Operation Benedict war ein Unternehmen im Zweiten Weltkrieg, bei dem ein Jagdflugzeug-Verband der britischen Royal Air Force zusammen mit Einheiten der sowjetischen Luftstreitkräfte im Nordmeer gegen die deutsche Luftwaffe sowie die finnische Suomen ilmavoimat zum Einsatz kam.

Vorgeschichte[Bearbeiten | Quelltext bearbeiten]

Am 22. Juni 1941 wurde die Sowjetunion durch die Truppen des Deutschen Reiches und seiner Verbündeten angegriffen und somit ein Bündnispartner Großbritanniens. Im Rahmen der beschlossenen Waffenhilfe für diesen Staat (Lend-Lease-Act) beauftragte Winston Churchill den britischen Botschafter in Moskau, Stafford Cripps, die Möglichkeiten einer Zusammenarbeit auszuloten. Cripps unterbreitete daraufhin am 27. Juni dem sowjetischen Außenminister Wjatscheslaw Molotow den Vorschlag einer britisch-sowjetischen Operation zum Schutz der Nordmeergeleitzüge, die ihren Weg durch das Nordmeer zu den Zielhäfen Murmansk und Archangelsk nehmen sollten.
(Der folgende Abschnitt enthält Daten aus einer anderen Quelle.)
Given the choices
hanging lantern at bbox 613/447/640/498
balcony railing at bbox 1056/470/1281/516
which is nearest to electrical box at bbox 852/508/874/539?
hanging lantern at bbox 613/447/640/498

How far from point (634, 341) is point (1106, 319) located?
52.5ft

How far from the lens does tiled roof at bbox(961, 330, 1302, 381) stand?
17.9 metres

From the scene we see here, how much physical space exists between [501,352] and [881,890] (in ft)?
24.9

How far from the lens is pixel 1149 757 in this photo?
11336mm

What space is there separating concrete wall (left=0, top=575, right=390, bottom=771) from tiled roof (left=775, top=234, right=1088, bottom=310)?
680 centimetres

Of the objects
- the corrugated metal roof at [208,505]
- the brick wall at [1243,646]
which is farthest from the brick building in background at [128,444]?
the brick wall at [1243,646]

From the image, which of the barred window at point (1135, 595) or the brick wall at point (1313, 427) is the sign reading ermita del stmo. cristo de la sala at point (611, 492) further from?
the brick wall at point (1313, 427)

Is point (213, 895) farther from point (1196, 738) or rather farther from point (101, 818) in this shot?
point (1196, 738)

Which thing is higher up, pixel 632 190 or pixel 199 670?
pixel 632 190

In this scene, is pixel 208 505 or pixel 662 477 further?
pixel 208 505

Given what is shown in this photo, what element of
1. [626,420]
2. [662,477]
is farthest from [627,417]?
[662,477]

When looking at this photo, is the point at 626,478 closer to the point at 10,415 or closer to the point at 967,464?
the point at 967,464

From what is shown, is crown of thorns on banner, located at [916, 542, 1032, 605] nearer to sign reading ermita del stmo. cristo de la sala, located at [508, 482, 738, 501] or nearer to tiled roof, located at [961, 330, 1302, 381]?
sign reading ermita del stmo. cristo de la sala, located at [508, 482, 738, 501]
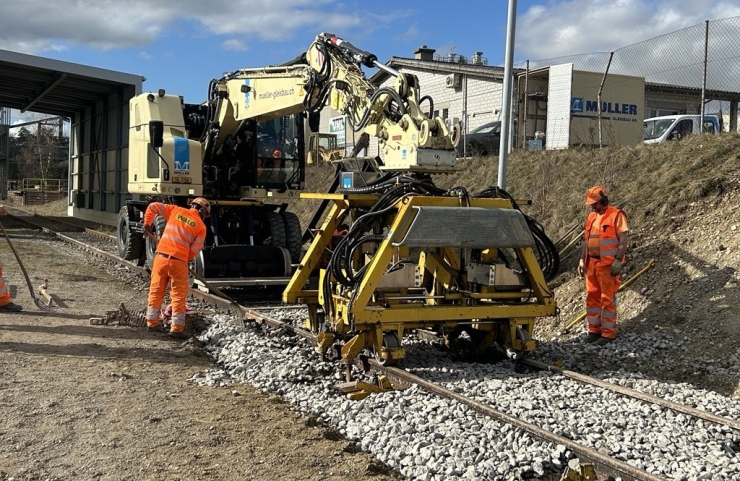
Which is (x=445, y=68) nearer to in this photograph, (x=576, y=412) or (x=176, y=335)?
(x=176, y=335)

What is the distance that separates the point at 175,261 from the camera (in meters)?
7.89

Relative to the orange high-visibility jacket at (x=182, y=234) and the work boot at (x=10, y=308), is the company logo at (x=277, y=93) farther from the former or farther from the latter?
the work boot at (x=10, y=308)

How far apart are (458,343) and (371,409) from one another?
6.99 ft

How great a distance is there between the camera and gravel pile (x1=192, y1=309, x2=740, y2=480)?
13.9 ft

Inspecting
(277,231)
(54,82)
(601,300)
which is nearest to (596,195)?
(601,300)

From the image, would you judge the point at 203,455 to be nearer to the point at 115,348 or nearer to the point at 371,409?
the point at 371,409

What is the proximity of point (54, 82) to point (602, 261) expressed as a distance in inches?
901

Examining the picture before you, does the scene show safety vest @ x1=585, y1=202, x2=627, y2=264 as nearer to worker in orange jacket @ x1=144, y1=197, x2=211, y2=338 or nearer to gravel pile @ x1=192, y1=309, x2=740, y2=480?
gravel pile @ x1=192, y1=309, x2=740, y2=480

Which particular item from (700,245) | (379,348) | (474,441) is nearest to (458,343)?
(379,348)

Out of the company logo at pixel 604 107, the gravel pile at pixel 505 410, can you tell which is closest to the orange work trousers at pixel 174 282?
the gravel pile at pixel 505 410

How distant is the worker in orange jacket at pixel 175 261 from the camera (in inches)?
310

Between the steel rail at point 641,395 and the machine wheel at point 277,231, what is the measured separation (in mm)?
5929

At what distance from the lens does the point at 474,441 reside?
448 cm

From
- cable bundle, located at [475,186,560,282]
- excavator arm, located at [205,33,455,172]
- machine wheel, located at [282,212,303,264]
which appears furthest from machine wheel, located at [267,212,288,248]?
cable bundle, located at [475,186,560,282]
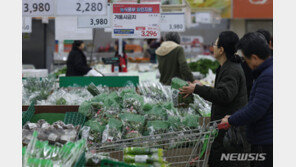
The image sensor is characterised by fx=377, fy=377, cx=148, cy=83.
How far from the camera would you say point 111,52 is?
55.0 feet

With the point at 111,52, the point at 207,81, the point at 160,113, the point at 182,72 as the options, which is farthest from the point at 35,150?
the point at 111,52

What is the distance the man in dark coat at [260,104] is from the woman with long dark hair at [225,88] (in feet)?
2.05

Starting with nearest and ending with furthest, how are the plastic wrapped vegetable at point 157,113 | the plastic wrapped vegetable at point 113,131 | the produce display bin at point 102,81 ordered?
1. the plastic wrapped vegetable at point 113,131
2. the plastic wrapped vegetable at point 157,113
3. the produce display bin at point 102,81

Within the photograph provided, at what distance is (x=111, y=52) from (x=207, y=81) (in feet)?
29.7

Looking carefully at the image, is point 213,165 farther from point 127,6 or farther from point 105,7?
point 127,6

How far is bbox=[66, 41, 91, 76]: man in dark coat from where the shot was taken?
8383 mm

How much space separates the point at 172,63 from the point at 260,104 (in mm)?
4433

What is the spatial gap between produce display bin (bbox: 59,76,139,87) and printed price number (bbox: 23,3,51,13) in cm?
152

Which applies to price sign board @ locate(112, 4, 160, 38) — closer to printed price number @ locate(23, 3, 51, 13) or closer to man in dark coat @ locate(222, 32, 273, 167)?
printed price number @ locate(23, 3, 51, 13)

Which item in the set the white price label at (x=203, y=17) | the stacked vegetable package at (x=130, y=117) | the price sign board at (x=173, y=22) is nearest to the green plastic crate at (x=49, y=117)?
the stacked vegetable package at (x=130, y=117)

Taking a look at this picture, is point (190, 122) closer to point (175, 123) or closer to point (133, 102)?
point (175, 123)

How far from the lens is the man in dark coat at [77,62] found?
838 centimetres

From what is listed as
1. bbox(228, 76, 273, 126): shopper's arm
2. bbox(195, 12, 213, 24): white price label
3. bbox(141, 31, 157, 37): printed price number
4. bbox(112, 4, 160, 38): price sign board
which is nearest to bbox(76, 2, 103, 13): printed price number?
bbox(112, 4, 160, 38): price sign board

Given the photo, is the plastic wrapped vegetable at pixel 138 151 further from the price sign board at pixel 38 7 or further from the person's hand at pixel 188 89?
the price sign board at pixel 38 7
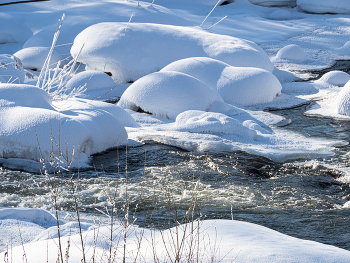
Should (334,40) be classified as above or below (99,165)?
above

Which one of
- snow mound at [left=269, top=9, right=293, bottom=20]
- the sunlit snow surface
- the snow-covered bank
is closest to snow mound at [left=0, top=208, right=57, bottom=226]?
the sunlit snow surface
Gleichzeitig sollten Piloten der WWS (Wojenno-wosduschnyje sily, sowjetische Luftstreitkräfte) auf britischen Flugzeugen eingewiesen werden, um die Flugzeuge anschließend zu übernehmen. Bei Gesprächen in London am 9. Juli zwischen der britischen Admiralität und einer sowjetischen Delegation und einer tags darauf angesetzten Kabinettssitzung wurde das Vorhaben bestätigt.

Durchführung[Bearbeiten | Quelltext bearbeiten]

Am 12. Juli traf eine britische Kommission mit Vertretern der Royal Navy und der Royal Air Force in Murmansk ein, um die Gegebenheiten vor Ort zu überprüfen. Auf deren Empfehlung hin wurde entschieden, den Flugplatz Wajenga für das Unternehmen zu nutzen. Das Kontingent sollte ursprünglich aus zwei Staffeln Hurricane-Jägern sowie je einer Staffel zweimotoriger Blenheims und Beaufighters bestehen. Letztendlich entschied der Oberbefehlshaber der britischen Luftstreitkräfte Charles Portal am 25. Juli, nur die Hurricane-Staffeln zu entsenden. Diese wurden am 29. bzw. 31. Juli als 81. und 134. Squadron neu aufgestellt und in der 151. Wing zusammengefasst. Sie bestanden aus insgesamt 39 Flugzeugen und 550 Mann an Piloten und Bodenpersonal. Zum Kommandeur wurde Neville Ramsbottom-Isherwood ernannt. Die Flugzeugführer waren aus der 81. und 504. Squadron abgezogen worden oder hatten soeben die Ausbildung beendet.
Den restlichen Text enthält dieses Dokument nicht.